Aim of the task ▸
In the blog excerpt about the relic weapon, which grand company does the writer now belong to?

Exercise passage ▸
Also as you can see from the above image… I have started down the path of madness that is the relic 2.0 weapon… or 3.0 depending on how you want to count it.  As a result I spent a good deal of my weekend running FATEs and have suddenly remembered…. that I actually LOVE doing FATEs.  I checked and I am actually dangerously close to the 3000 FATEs achievement, which should tell you something.  This step in the weapon is reminiscent of the Atma step in the previous weapon, but it feels a lot less egregious.  You need to get three of each elemental drop… however the drop rate of each individual crystal seems significantly higher than Atmas.  At this point I have 3 earth, 3 ice, and 1 fire…  and have been spending time out in Churning Mists as of last night not having any luck getting a single one yet.  I did however decide this was a perfect opportunity to do something I had been considering for a long while.  As of last night I am not longer an Immortal Flame but now a proud member of the Maelstrom.  I’ve made decent progress already in pushing up my rank and I believe I am currently sitting at the 5000 seal step.  However doing doing these FATEs for the weapon the grand company seals seem to be coming insanely fast.  Hopefully before long I will be sitting at max rank yet again.  The only negative is… all of that awesome Immortal Flames gear is now essentially dead to my alts… until I repurchase the Maelstrom equivalents.

Data to examine ▸
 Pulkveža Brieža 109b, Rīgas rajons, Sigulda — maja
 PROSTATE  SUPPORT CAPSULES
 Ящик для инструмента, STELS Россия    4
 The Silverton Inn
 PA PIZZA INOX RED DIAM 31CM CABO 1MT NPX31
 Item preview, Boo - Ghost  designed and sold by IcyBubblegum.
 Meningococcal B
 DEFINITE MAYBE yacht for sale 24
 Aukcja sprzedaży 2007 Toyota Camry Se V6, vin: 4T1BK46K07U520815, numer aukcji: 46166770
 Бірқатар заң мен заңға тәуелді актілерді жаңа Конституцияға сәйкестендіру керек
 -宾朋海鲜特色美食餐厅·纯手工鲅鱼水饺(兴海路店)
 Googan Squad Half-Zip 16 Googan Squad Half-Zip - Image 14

--

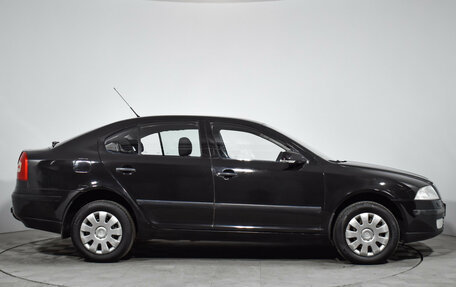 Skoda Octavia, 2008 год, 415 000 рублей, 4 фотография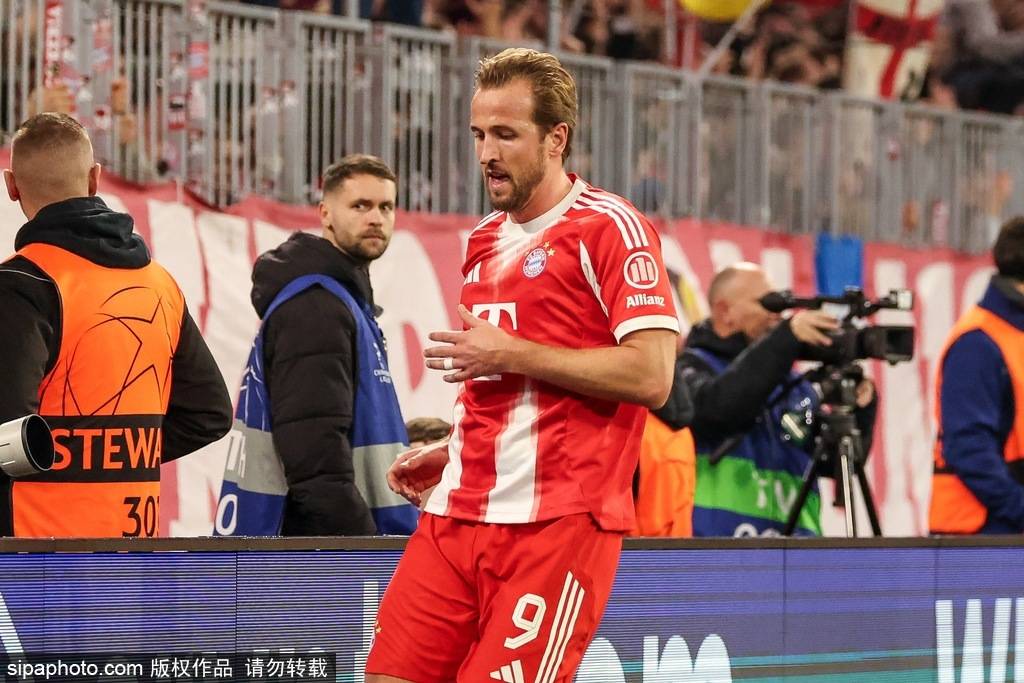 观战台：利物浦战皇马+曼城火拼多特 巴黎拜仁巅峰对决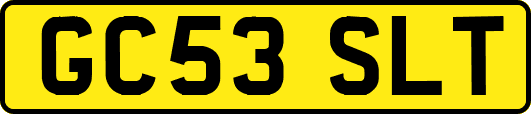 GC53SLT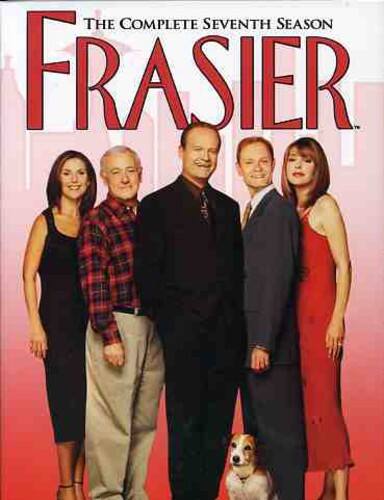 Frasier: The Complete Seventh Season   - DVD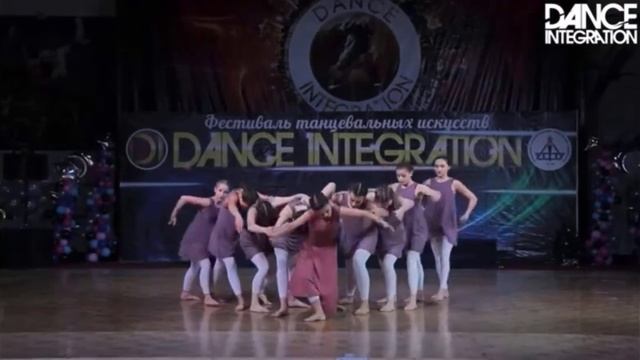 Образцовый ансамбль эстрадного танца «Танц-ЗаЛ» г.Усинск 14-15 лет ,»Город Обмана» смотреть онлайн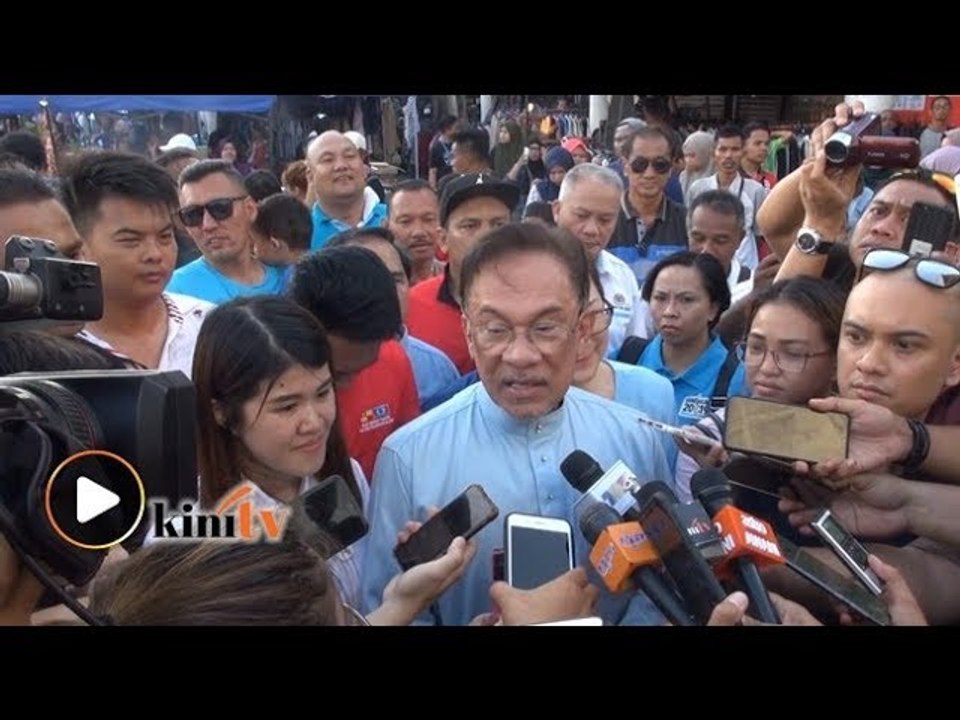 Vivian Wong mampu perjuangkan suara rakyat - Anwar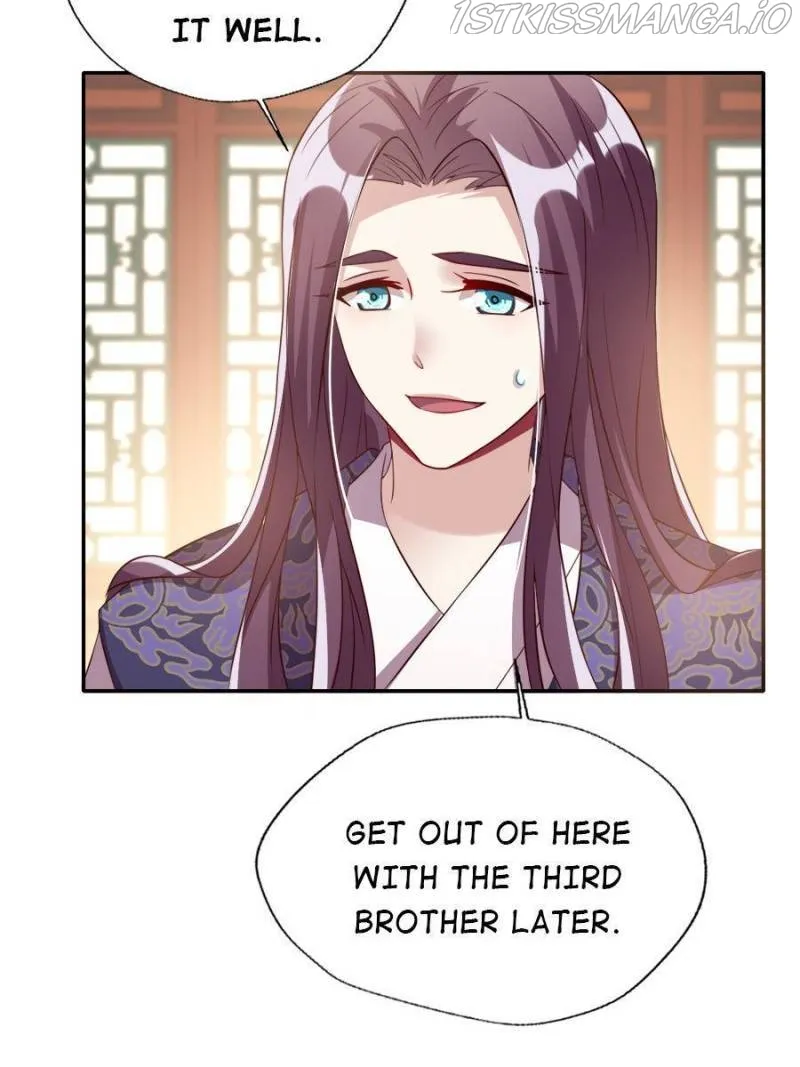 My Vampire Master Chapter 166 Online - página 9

* * *

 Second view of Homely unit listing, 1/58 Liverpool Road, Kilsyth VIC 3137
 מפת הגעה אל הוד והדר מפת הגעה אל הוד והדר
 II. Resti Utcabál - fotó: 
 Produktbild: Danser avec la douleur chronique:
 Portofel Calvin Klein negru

Result below ▸
The Maelstrom.